The original iPhone went on sale June 29, 2007 for $499 for a 4GB model, and $599 for an 8GB version. Just a little over two months later, on September 5, Apple dropped the 4GB model and lowered the price on the 8GB iPhone by $200--which, if you were holding out to buy one during the holidays, was a great deal. If, however, you were one of the people who bought one when it was released, it was a smack in the face.
Nothing else had changed about the iPhone except the price. If you paid full price when it was released, you didn't get anything more than the privilege of handing your money to Apple earlier than everyone else, which doesn't seem like the type of thing most people would want to pay $200 for.
You can imagine people were not happy. The blowback got so bad that just one day later, on September 6, 2007, Apple CEO Steve Jobs wrote an open letter to "all iPhone customers," that was published on Apple's website. (It's no longer available there, but you can read the entire thing via a copy on the internet archive.)
The letter was part apology and part explanation, but the entire thing is a masterclass in admitting when you're wrong. For that reason, it's worth reading in full, but there are a few things that stand out enough that I think are worth unpacking here.
Job starts by writing that he has received hundreds of emails from iPhone owners and that he read every single one. As a result he has some "observations and conclusions."
First, I am sure that we are making the correct decision to lower the price of the 8GB iPhone from $599 to $399, and that now is the right time to do it. iPhone is a breakthrough product, and we have the chance to "go for it" this holiday season.
I think it's notable that while Jobs does later apologize (we'll get to that), he doesn't apologize for changing the price. Apple believes strongly that the new price point the right one and Jobs explains that lowering the price will be key to more people buying iPhones during the upcoming holiday season.
Apple isn't the type of company that generally explains its actions or gives much insight into its thinking, but here Jobs is candid about why the company made the change. Just as important, he doesn't back down.
In fact, he suggests that selling more iPhones "benefits both Apple and every iPhone user," because it helps get more customers "in the iPhone tent." That's actually a big deal because even though no one outside of Apple knew it at the time, a year later Apple would introduce the App Store. It featured 500 apps from third-party developers who were willing to take a chance on an entirely new platform because it quickly became the most popular computer on earth.
Job's letter also reminds people that if you "always wait for the next price cut or to buy the new improved model, you'll never buy any technology product because there is always something better and less expensive on the horizon." That's actually an important reminder.
The most important part of the letter, however, comes next:
Third, even though we are making the right decision to lower the price of iPhone, and even though the technology road is bumpy, we need to do a better job taking care of our early iPhone customers as we aggressively go after new ones with a lower price.
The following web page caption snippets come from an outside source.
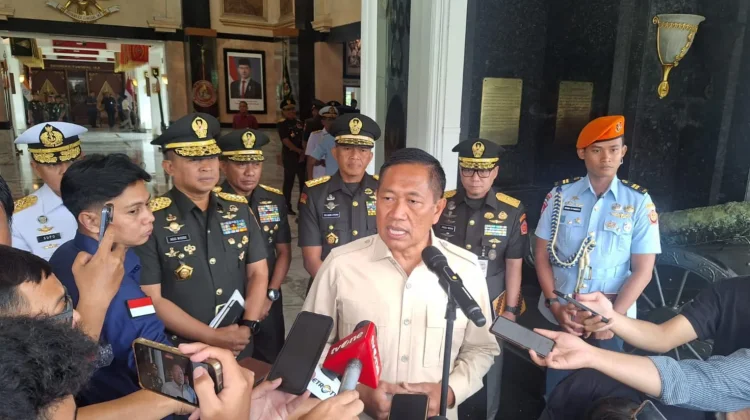 Defense Ministry: Indonesia Stays Safe Despite Escalating Conflict in Middle East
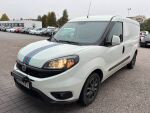 Fiat Doblo 2020 Valkoinen
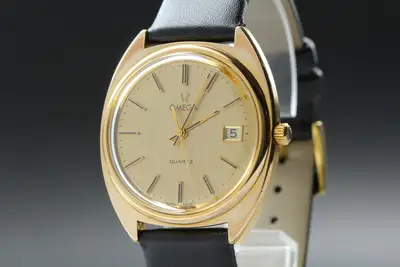 Omega Seamaster 196.0121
Our early customers trusted us, and we must live up to that trust with our actions in moments like these.
This is the part Apple got wrong. It wasn't wrong to lower prices. I mean, if you think about it, a company lowering prices on the hottest new product ever is definitely a good thing. If, however, you paid the higher price, you're not going to feel very good about your purchase, or about Apple. That's the part Jobs acknowledges was a mistake. It's about the way it made iPhone customers feel.
We want to do the right thing for our valued iPhone customers. We apologize for disappointing some of you, and we are doing our best to live up to your high expectations of Apple.
Jobs was not dumb--he knew exactly how popular the iPhone was. He may not have known at the time that it would make Apple the most valuable company on earth, but he absolutely understood that if he wanted the iPhone to be a success, the experience of buying one had to live up to Apple's "high expectations."
The letter also goes on to explain that Apple was giving every customer who bought an iPhone at the higher price a $100 credit that could be used in an Apple Store or on its website. It's pretty remarkable when you consider that within 24 hours, Apple had lowered the price, recognized that it had made a mistake in rolling it out, issued an apology, and offered to make it right.
The lesson is simple: When you're wrong, admit it and make it right. Somehow leaders mistake apologizing to your customers as a weakness. It's not. If you're wrong and you refuse to apologize, you're still wrong. It doesn't make you strong, it just makes you a bad leader.
On the other hand, it's amazing how far an apology can go. It communicates that you value your customers, and you take responsibility for letting them down. It also has the benefit of being the right thing to do.
That's the key, and it wasn't just true for Apple 15 years ago. It's true for every business. Every company could learn from Jobs's reminder to "do a better job taking care" of customers.